Here’s today’s goal: Everlasting life. How do you achieve it?
Being like Christ is the single goal of every Christian community and its school. Friends, our Christian schools are successful when its graduates imitate Jesus Christ. Our communities are successful when a neighbor is treated with kindness. Handshakes and smiles, good cheer and laughter make for good neighbors!
In your kindness (charity) sit with the one who is called “outcast”, “nerd”, “misfit”, or whatever the new word for “loser” is today. By being a friend you become a mentor, role model, you might be preventing crime or a suicide. By inviting someone to eat with you, you’ve made a community. The epistle to the Hebrews says, “Do not forget to entertain strange people, for by so doing some people have entertained angels without knowing it.” Psst: never insult an angel.
Won’t you welcome someone at a door today? If not now, when? Be un-common here, within the St. Juliana’s Catholic Community. Then go and continue to spread Good News to everyone. How successful will you be? You are limited only by your kindness to a neighbor.

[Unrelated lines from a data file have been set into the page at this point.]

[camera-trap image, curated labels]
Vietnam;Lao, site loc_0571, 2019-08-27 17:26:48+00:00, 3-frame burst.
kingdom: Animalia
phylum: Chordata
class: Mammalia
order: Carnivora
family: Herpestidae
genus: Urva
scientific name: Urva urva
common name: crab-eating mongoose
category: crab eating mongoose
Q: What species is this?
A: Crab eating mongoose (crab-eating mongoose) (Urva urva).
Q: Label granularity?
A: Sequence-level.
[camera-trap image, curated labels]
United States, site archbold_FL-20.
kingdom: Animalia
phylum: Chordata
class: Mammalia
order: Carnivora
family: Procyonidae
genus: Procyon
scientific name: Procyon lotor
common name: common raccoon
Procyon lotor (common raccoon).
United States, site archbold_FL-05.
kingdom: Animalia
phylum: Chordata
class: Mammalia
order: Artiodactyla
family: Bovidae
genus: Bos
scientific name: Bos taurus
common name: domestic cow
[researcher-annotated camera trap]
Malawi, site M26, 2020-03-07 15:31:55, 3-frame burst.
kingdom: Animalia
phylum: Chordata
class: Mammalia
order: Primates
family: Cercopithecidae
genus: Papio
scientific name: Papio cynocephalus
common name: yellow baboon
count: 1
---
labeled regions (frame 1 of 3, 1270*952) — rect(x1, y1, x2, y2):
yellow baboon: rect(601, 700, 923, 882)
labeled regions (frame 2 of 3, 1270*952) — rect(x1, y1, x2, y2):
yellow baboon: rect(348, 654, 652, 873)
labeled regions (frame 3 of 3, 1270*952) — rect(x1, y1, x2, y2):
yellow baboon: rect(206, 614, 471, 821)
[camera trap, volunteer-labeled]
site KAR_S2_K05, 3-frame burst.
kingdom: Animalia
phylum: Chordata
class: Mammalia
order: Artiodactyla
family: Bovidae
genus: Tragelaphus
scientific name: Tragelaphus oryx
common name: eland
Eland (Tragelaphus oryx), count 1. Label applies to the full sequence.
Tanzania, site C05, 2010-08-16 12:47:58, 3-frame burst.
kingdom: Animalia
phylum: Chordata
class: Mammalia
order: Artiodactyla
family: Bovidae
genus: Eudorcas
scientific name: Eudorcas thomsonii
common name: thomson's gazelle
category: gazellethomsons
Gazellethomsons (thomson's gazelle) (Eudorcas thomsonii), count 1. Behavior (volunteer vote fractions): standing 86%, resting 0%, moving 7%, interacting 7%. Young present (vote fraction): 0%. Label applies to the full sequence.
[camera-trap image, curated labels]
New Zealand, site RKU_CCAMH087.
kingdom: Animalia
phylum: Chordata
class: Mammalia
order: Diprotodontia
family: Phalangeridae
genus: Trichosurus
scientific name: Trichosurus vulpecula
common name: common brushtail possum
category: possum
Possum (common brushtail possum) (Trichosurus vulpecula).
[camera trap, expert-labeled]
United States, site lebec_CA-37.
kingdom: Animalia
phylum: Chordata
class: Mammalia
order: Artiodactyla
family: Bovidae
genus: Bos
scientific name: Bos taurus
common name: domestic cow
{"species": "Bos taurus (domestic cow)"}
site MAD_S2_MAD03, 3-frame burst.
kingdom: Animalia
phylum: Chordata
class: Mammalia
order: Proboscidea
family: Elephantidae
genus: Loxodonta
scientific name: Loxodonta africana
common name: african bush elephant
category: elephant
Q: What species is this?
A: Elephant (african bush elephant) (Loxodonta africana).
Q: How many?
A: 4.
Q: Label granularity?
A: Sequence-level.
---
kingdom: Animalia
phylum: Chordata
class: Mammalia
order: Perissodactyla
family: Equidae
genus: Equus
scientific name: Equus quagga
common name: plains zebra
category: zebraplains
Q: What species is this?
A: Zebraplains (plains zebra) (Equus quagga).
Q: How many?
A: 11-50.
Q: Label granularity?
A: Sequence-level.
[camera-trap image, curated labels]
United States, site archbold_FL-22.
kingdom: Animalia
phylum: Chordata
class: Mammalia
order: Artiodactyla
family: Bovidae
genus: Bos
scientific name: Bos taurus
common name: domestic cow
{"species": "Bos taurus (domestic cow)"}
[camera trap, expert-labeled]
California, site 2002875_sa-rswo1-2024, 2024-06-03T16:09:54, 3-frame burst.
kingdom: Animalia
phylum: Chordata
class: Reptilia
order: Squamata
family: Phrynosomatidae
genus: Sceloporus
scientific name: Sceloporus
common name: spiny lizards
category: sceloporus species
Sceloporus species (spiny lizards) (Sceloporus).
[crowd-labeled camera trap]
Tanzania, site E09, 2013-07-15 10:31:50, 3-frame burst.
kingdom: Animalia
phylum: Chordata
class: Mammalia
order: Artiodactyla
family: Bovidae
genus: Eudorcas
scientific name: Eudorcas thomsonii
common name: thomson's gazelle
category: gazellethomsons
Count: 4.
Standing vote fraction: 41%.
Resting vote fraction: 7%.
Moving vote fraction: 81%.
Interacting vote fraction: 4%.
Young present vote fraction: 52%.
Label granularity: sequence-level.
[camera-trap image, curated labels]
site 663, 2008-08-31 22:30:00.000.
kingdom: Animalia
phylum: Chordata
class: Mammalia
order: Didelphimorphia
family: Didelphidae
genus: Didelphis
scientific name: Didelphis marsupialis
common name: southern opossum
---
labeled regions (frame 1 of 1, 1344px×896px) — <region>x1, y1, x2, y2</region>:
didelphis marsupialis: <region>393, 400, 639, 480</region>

This evening welcome Bishop Tim Freyer! Enjoy a meal and conversation with the Bishop following the 5:00PM Mass which he will celebrate. This is the first of Faith, family, and food Sundays provided through PSA funds. Come, y’all! Bring the neighbors!
I know several of you have gotten spam emails and text messages associated with my name. These are not from me – do not contribute to their nonsense. Several pastors are victims of this fraud.